Where do you see the use of data and analytics in the future of health care in the next five years?

Five years is typically a long horizon in the technology space, but in health care I fear it is barely a wink. Many of the industry professionals I’ve spoken with agree that we’d be better off thinking in terms of generations. Some of the cultural challenges to innovation I mentioned are so deeply ingrained that many people in the industry believe that our best hope is to sit back and wait for a changing of the guard (I remain hopeful that we won’t have to, but I haven’t heard any ideas about how to hasten the necessary cultural shifts).

In the meantime, I do think we’ll see some significant leaps forward in the next few years. Manufacturing techniques such as 3D printing will continue to improve: we’re already using this method to create custom implants and prostheses out of titanium and other metals, but we are also making rapid strides with the ability to print tissue and organic matter; the holy grail is a 3D printed kidney or similar organ for transplant. We’ll also see huge gains in the ability to make use of what’s called unstructured data — such as information that exists in text instead of in a spreadsheet — think of the huge body of insurance claims or hand-written notes on doctors forms.
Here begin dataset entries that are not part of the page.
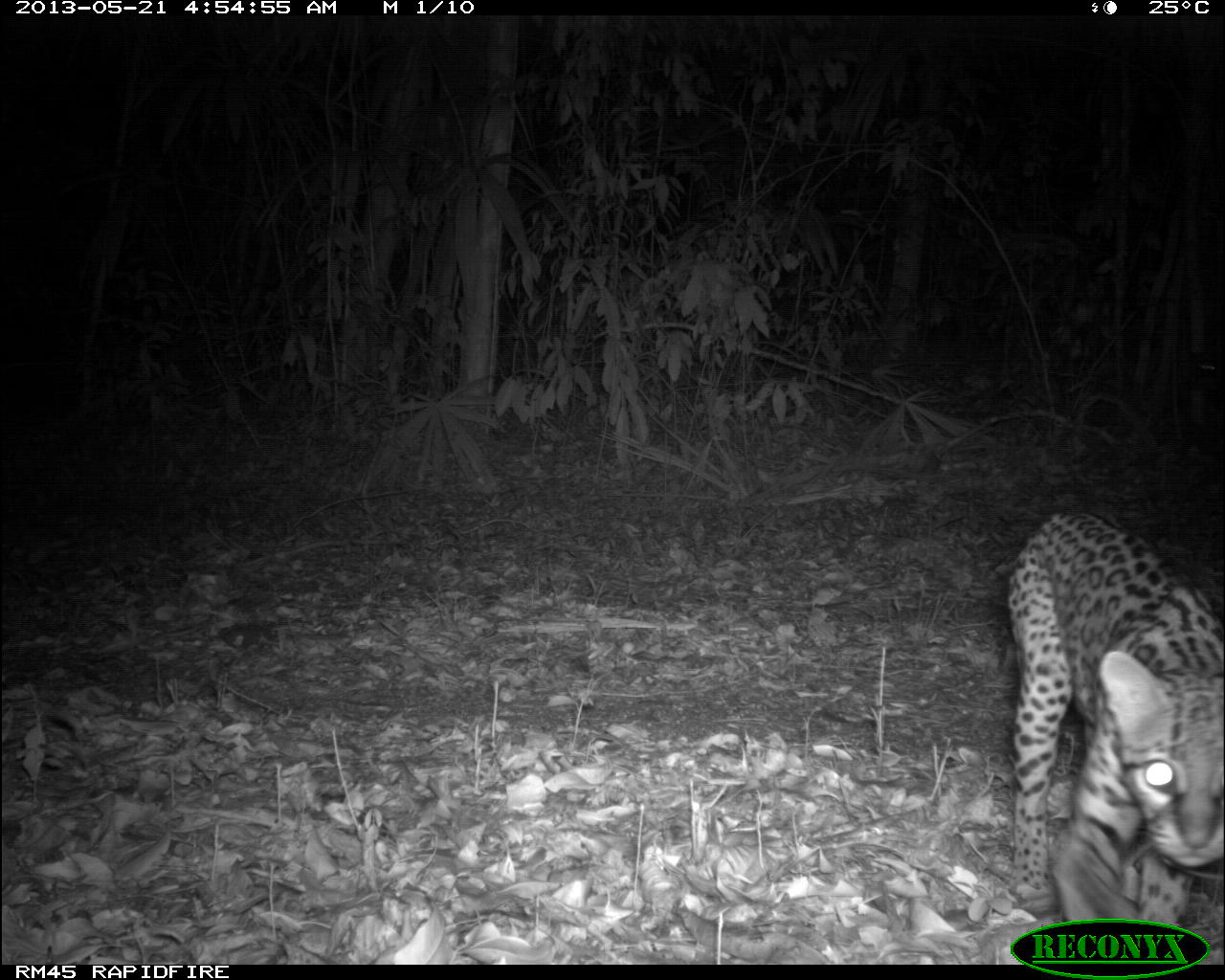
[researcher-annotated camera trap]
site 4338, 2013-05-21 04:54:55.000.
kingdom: Animalia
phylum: Chordata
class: Mammalia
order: Carnivora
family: Felidae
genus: Leopardus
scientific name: Leopardus pardalis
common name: ocelot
Leopardus pardalis (ocelot), count 1, sex female.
Our ability to make sense of this information in aggregate and to place it in context will mean lots of learning, and there is even bigger potential when we combine it with other available data.

There is so much we still don’t understand about ourselves, our bodies, our diseases, and our environments. But the promise of data and analytics is that it can help us detect patterns and increase the precision of our insights and our actions. It’s a very exciting time to be in the industry, and I’m especially looking forward to the discussions at this month’s Strata Rx conference in Boston. I’m glad to have the privilege of being involved.

Editor’s note: This post contains material previously posted on the Disruptive Women in Health Care blog.